# I just injured my knee... why?



## Runway (Aug 27, 2013)

Hi everyone,

Greetings from Australia. I unfortunately just did my knee while hitting what was a very easy run down Mt Buller. Basically, I misjudged a rocky patch where my legs went one way but my body went the other - until I heard a 'pop' in my left knee. The pain hasn't been too intense (I'm off to the Doctor tomorrow) but it has left me wondering how I did it in the first place.

Forgive my ignorance here, but I thought when strapped into a snowboard that leg breaks and knee injuries were far less common given both feet a secured to the board and are facing a similar direction. I thought this was one of the key differences to skiing where legs and skis go off in alternate directions hence why skiers are more prone to knee injuries.

I've got a pair of entry level Burton Moto boots and I had considered for a while to replace them with something that was a little stiffer. As I was going down the mountain I could feel a lot of give in the boots and could feel my heel and toes move around. I understood that snowboard boots are supposed to be tight around the leg/ foot so that boarders can improve their sensitivity between the board and the snow. Is that true???

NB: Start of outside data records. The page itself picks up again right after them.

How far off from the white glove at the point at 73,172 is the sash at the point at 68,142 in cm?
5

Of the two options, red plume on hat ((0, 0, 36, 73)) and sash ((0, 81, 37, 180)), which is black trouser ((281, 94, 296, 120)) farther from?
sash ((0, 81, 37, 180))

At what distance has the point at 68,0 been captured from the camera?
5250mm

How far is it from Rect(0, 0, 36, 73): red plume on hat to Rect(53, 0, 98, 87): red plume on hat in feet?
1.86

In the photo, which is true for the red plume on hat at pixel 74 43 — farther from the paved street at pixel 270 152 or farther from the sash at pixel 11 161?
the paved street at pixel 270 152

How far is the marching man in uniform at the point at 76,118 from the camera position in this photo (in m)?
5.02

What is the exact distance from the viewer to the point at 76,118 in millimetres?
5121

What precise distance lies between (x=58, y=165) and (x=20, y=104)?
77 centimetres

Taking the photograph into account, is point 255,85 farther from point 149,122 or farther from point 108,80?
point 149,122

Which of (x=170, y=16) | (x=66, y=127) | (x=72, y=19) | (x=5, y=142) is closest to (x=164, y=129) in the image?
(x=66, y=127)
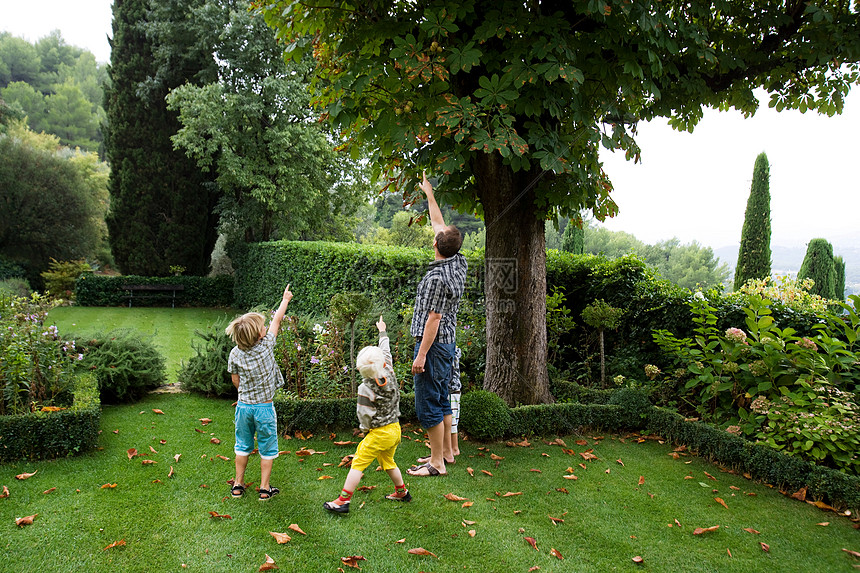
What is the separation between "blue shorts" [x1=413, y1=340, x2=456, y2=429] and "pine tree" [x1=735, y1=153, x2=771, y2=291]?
1752 centimetres

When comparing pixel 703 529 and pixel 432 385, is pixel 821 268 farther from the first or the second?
pixel 432 385

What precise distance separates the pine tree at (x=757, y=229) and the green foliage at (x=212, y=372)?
17.7 meters

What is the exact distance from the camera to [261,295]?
48.7ft

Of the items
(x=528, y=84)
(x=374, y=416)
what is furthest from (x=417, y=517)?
(x=528, y=84)

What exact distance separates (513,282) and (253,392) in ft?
9.54

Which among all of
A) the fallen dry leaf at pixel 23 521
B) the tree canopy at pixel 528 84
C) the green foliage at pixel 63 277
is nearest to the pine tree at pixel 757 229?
the tree canopy at pixel 528 84

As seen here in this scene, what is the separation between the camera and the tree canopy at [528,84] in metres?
4.17

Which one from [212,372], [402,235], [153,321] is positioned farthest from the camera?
[402,235]

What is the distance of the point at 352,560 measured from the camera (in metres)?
2.87

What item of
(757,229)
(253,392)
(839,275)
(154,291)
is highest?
(757,229)

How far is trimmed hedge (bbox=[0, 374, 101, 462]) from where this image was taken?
4.15m

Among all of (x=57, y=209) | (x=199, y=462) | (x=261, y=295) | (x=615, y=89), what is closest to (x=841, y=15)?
(x=615, y=89)

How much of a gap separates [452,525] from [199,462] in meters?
2.30

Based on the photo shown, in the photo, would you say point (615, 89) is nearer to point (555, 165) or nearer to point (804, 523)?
point (555, 165)
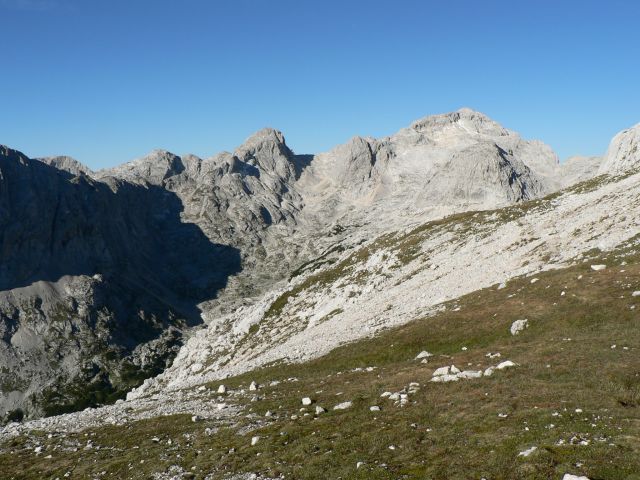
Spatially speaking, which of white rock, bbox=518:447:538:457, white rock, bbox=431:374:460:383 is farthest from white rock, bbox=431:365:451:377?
white rock, bbox=518:447:538:457

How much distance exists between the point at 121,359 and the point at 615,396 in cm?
18110

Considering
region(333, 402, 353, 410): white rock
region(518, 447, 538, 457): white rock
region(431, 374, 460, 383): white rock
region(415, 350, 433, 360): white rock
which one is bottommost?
region(415, 350, 433, 360): white rock

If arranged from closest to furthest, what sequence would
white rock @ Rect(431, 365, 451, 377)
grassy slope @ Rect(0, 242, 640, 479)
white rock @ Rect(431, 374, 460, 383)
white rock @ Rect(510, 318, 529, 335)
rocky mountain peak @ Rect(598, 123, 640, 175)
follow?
grassy slope @ Rect(0, 242, 640, 479) → white rock @ Rect(431, 374, 460, 383) → white rock @ Rect(431, 365, 451, 377) → white rock @ Rect(510, 318, 529, 335) → rocky mountain peak @ Rect(598, 123, 640, 175)

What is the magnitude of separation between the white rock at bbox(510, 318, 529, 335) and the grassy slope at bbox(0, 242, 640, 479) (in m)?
0.64

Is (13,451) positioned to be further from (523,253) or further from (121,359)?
(121,359)

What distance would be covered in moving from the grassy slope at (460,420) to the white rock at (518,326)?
641 mm

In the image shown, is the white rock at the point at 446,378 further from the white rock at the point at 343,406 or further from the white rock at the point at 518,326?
the white rock at the point at 518,326

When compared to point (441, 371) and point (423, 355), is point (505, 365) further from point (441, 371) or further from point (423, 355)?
point (423, 355)

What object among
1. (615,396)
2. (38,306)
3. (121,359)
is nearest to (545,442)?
(615,396)

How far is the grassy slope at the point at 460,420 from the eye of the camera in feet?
59.5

Even though it was totally my fault for doing my knee, I just can't helping thinking that my boots are partly to blame - and I'm just wondering if anyone else has had similar experience - particularly with this kind of injury.

Grateful for advice.

Runway.


----------



## ridinbend (Aug 2, 2012)

Not the boots, you did something wrong and it sucks your knee is done. When you get back on your board next season get a lesson. Best of luck with the rehab mate.


----------



## Blaze182 (Sep 7, 2009)

If you have a problem with your boots, I highly recommend you check Nike, their product is seriously underrated. 

Sorry, but I think your current boots had nothing to do with getting injured - if you get injured on mountain, its either your fault, or someone else's. Sorry man, but at least nobody else was hurt, the only thing worse than doing it to yourself is including another, you never know how thats going to wind up  

Fingers crossed you don't take too long to recover! Watch out for Buller too, when it gets windy, the Summit and main runs get stupid icy.


----------



## killclimbz (Aug 10, 2007)

Your boots don't sound like they helped. What you did is rare but it does happen. Sucks. Best of luck to you. 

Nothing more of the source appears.